#### Extract
______________________________

# worthwhile tt forum ttoc charity



## Gazzer (Jun 12, 2010)

oh come on you knew it would be me again loooool..........

ok so my new challenge is DR Barnados childrens homes, noooooooo not all of them at once dohhhhhhhh. what i would love to do is give some bucks and pizazzzzzzzz to one or two homes per year. am talking about maybe £100 to a home and that would pay for the whole xmas day i feel and maybe if one of us is willing a TT ride to a lucky child?

what i need is for either the TT forum or the TTOC to step up and say aiiiiii Gazz we will hold funds and do some leg work for this to happen. what do you need from us? cheers whoever, i need Dr Banardos contacted and homes that would like to partake in our charity event and photo shoot. yes photo shoot with the particular home and the lucky kids we tale out in our cars.........those who are willing. cmon guys gals we waste a £5 with no probs and dont even think about it.......now think about a child childrens lives we could make a lot happier at xmas time........ i know a lot of you dont like me and np's but please support this as it is for kids and a good charity.........me still wuvs you even if you dont like me xxx Gazz


----------



## BrianR (Oct 12, 2011)

Think it is a good shout and a really good cause, but I don't think anyone will be let within a country mile of those kids without a CRB check? Just a thought.


----------

______________________________

#### Information given
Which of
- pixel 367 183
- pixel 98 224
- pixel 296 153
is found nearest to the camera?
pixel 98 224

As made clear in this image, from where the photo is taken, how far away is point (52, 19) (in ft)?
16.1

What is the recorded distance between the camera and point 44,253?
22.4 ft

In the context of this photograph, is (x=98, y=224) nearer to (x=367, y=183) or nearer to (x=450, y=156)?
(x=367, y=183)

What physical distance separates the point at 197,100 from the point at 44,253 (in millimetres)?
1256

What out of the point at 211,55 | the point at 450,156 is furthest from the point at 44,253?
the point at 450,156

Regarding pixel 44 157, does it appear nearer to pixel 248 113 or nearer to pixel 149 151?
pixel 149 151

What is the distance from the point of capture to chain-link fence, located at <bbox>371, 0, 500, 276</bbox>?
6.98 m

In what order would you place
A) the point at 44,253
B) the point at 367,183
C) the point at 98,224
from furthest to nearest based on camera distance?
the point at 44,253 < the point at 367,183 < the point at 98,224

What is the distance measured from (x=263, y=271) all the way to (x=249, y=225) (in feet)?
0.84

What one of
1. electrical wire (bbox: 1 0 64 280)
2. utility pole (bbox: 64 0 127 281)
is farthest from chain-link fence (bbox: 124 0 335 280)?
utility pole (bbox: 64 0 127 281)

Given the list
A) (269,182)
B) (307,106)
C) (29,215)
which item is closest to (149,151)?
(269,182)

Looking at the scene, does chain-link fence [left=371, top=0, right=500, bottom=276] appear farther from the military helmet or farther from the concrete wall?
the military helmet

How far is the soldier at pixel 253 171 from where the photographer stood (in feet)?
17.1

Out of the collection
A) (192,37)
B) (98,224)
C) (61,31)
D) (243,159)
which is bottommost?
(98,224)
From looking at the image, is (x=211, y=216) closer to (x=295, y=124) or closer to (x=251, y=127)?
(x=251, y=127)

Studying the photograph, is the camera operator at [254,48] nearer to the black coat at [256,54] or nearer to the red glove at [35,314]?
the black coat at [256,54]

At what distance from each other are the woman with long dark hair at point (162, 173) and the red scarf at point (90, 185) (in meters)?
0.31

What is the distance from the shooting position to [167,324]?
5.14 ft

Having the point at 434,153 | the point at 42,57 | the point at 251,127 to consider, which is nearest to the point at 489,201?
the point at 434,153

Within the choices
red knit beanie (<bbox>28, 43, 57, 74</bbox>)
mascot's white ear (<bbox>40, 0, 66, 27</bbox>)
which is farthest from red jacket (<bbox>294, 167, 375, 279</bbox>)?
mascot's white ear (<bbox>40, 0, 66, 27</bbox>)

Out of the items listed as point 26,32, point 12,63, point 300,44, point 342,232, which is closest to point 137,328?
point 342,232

______________________________

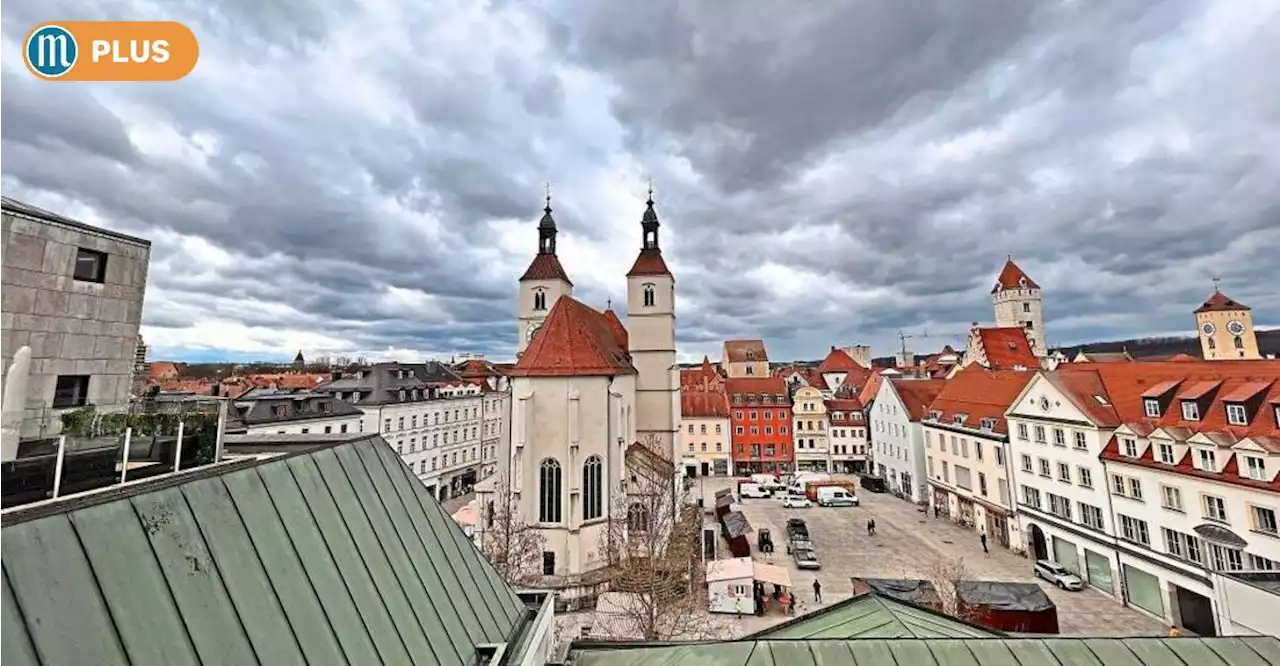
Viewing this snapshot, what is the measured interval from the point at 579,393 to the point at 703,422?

______________________________

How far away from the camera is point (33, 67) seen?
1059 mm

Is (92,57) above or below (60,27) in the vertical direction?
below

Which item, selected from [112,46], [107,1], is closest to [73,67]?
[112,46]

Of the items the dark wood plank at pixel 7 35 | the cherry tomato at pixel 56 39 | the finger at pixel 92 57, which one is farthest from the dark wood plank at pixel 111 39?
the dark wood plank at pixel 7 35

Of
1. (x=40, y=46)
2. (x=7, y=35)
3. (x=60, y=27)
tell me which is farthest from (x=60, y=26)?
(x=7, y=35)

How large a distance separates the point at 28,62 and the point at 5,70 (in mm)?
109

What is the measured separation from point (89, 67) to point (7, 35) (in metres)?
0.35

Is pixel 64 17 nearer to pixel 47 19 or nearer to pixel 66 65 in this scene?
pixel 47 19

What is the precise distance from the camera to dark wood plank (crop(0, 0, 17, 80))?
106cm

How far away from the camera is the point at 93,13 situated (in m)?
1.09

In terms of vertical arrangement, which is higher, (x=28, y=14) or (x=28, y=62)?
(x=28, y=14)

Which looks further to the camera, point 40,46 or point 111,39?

______________________________

#### Task requirements
#1 Output the passage of the forum thread about the charity idea that opens with the words containing "# worthwhile tt" and closes with "a lucky child?", copied word for word.
#2 In the forum thread about the charity idea, what check does BrianR think anyone would need before being allowed near the children?

#### Solved problems
#1
# worthwhile tt forum ttoc charity



## Gazzer (Jun 12, 2010)

oh come on you knew it would be me again loooool..........

ok so my new challenge is DR Barnados childrens homes, noooooooo not all of them at once dohhhhhhhh. what i would love to do is give some bucks and pizazzzzzzzz to one or two homes per year. am talking about maybe £100 to a home and that would pay for the whole xmas day i feel and maybe if one of us is willing a TT ride to a lucky child?

#2 A CRB check.